SOURCE –
* Manoj Srivastava

>         I would be happy to add support, but I do not use Xen, and I
>  can't test it. If you could tell me how you build Xen images manually
>  (without kernel-package, just with the KConfig build system), and any
>  suggestions on how one could distinguish between a normal i386 build
>  and otherwise, I'll see what I can do to provide you with
>  functionality for you to test.

  Hi Manoj.  The only difference is that the generated kernel image is
 found in /usr/src/linux/vmlinuz instead of in
 /usr/src/linux/arch/i386/boot/bzImage.  This is probably only because
 the kernel image doesn't need a boot sector, it's the Xen hypervisor
 (which isn't Linux at all) that are actually booted from Grub;  the
 kernel image itself is in turn executed/booted from the Xen hypervisor,
 which has already done all the nasty stuff (bringing the CPU into
 protected mode, enabling additional CPUs, etc).

  Anyway, when I run make-kpkg I see that it attempts to do make the
 bzImage target, which is just a stub when CONFIG_X86_XEN=y is set, and
 does nothing (successfully).  What is necessary is to make the vmlinuz
 target (or vmlinux for that matter), which will create the kernel
 image.  When I build the kernels I actually use make-kpkg, but I build
 vmlinuz manually and then fool make-kpkg a bit with a symlink from
 bzImage.  My small script for doing so is like this:

    REV=`date "+%Y%m%d"`
    make vmlinuz EXTRAVERSION=-xen$REV
    ln -sf ../../../vmlinuz arch/i386/boot/bzImage
    make-kpkg --initrd --rootcmd fakeroot --revision $REV --append-to-version 
-xen$REV --stem linux kernel_image

  ...which builds a linux-image.deb which works perfectly.  So it's just
 a matter of figuring out when to use vmlinuz instead of bzImage.  Maybe
 just grepping for CONFIG_X86_XEN=y in .config is adequate, but I don't
 think that will work with ia64 or x86_64 and I would assume you want a
 generic solution.  Maybe simply a --use-vmlinuz-instead-of-bzImage
 command line option would suffice.

SUPPLIED RECORDS –

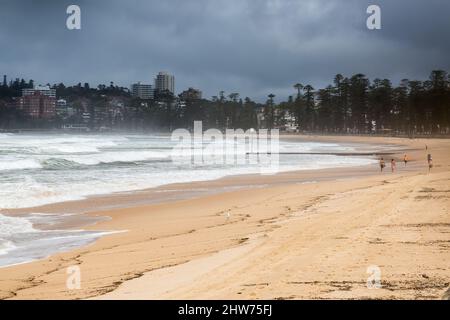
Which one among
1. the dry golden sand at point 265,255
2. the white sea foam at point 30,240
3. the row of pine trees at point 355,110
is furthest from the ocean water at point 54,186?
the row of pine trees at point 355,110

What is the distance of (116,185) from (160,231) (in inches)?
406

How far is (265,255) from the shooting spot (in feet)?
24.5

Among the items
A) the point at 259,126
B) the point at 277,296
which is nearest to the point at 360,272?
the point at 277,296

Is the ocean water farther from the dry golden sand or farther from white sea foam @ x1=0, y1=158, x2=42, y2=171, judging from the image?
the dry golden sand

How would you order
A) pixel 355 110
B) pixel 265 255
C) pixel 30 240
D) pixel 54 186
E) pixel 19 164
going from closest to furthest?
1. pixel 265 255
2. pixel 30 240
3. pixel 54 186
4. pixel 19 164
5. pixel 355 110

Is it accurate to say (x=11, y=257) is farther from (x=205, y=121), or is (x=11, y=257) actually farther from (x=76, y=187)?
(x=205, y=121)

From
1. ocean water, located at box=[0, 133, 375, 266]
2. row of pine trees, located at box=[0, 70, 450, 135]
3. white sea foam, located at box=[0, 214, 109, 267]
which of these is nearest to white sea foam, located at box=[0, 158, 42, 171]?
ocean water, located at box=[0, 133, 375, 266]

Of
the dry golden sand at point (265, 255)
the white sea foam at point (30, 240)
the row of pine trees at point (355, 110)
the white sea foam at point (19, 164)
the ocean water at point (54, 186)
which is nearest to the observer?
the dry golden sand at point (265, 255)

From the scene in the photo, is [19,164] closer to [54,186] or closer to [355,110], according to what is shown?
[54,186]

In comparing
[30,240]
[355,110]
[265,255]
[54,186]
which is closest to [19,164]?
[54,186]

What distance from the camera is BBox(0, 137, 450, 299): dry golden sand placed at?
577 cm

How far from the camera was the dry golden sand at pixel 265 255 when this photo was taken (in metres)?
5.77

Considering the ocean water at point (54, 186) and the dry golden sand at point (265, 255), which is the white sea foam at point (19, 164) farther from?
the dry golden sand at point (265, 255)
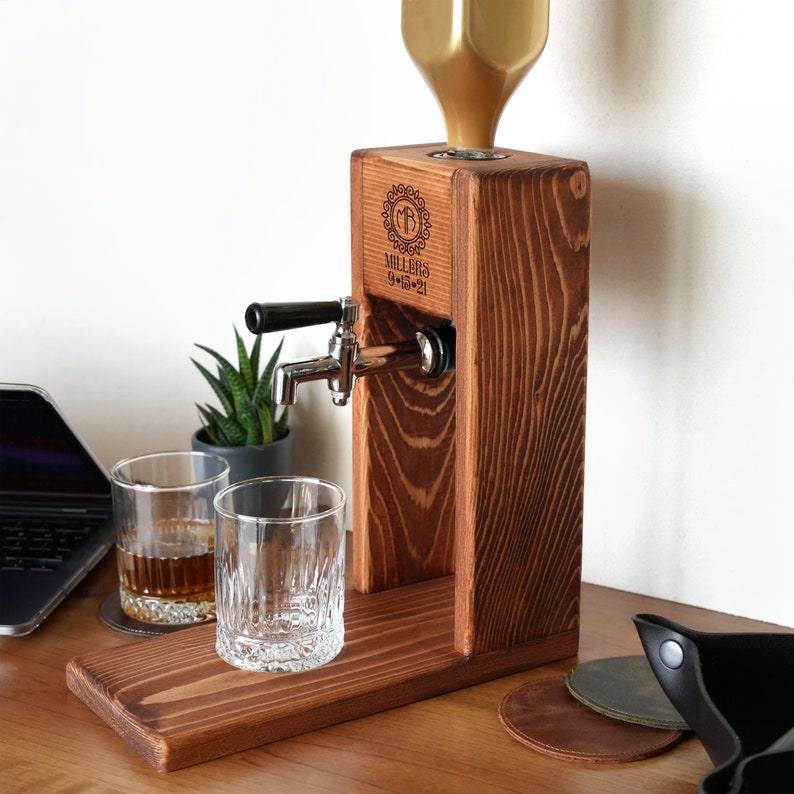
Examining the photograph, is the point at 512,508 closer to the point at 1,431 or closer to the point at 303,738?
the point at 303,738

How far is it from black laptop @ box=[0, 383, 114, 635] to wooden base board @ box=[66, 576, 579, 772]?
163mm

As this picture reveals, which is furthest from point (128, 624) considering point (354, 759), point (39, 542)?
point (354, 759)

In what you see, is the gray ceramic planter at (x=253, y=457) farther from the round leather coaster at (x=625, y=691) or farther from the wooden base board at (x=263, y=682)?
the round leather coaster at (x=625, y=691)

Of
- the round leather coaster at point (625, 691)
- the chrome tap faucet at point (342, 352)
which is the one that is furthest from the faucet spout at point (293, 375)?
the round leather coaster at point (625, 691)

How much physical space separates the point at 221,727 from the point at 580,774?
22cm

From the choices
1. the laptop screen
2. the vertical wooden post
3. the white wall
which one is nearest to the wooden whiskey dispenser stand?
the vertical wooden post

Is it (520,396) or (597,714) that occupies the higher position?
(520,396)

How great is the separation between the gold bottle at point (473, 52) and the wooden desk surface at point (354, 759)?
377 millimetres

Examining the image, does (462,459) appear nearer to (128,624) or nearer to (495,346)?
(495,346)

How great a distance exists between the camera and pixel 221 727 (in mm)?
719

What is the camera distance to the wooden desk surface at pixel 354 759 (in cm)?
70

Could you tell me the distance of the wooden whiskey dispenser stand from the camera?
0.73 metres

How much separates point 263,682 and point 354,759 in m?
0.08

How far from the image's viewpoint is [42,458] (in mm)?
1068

TASK GOAL –
Output the Xen kernel-build message again, word for word and in full.

TASK RESPONSE –
* Manoj Srivastava

>         I would be happy to add support, but I do not use Xen, and I
>  can't test it. If you could tell me how you build Xen images manually
>  (without kernel-package, just with the KConfig build system), and any
>  suggestions on how one could distinguish between a normal i386 build
>  and otherwise, I'll see what I can do to provide you with
>  functionality for you to test.

  Hi Manoj.  The only difference is that the generated kernel image is
 found in /usr/src/linux/vmlinuz instead of in
 /usr/src/linux/arch/i386/boot/bzImage.  This is probably only because
 the kernel image doesn't need a boot sector, it's the Xen hypervisor
 (which isn't Linux at all) that are actually booted from Grub;  the
 kernel image itself is in turn executed/booted from the Xen hypervisor,
 which has already done all the nasty stuff (bringing the CPU into
 protected mode, enabling additional CPUs, etc).

  Anyway, when I run make-kpkg I see that it attempts to do make the
 bzImage target, which is just a stub when CONFIG_X86_XEN=y is set, and
 does nothing (successfully).  What is necessary is to make the vmlinuz
 target (or vmlinux for that matter), which will create the kernel
 image.  When I build the kernels I actually use make-kpkg, but I build
 vmlinuz manually and then fool make-kpkg a bit with a symlink from
 bzImage.  My small script for doing so is like this:

    REV=`date "+%Y%m%d"`
    make vmlinuz EXTRAVERSION=-xen$REV
    ln -sf ../../../vmlinuz arch/i386/boot/bzImage
    make-kpkg --initrd --rootcmd fakeroot --revision $REV --append-to-version 
-xen$REV --stem linux kernel_image

  ...which builds a linux-image.deb which works perfectly.  So it's just
 a matter of figuring out when to use vmlinuz instead of bzImage.  Maybe
 just grepping for CONFIG_X86_XEN=y in .config is adequate, but I don't
 think that will work with ia64 or x86_64 and I would assume you want a
 generic solution.  Maybe simply a --use-vmlinuz-instead-of-bzImage
 command line option would suffice.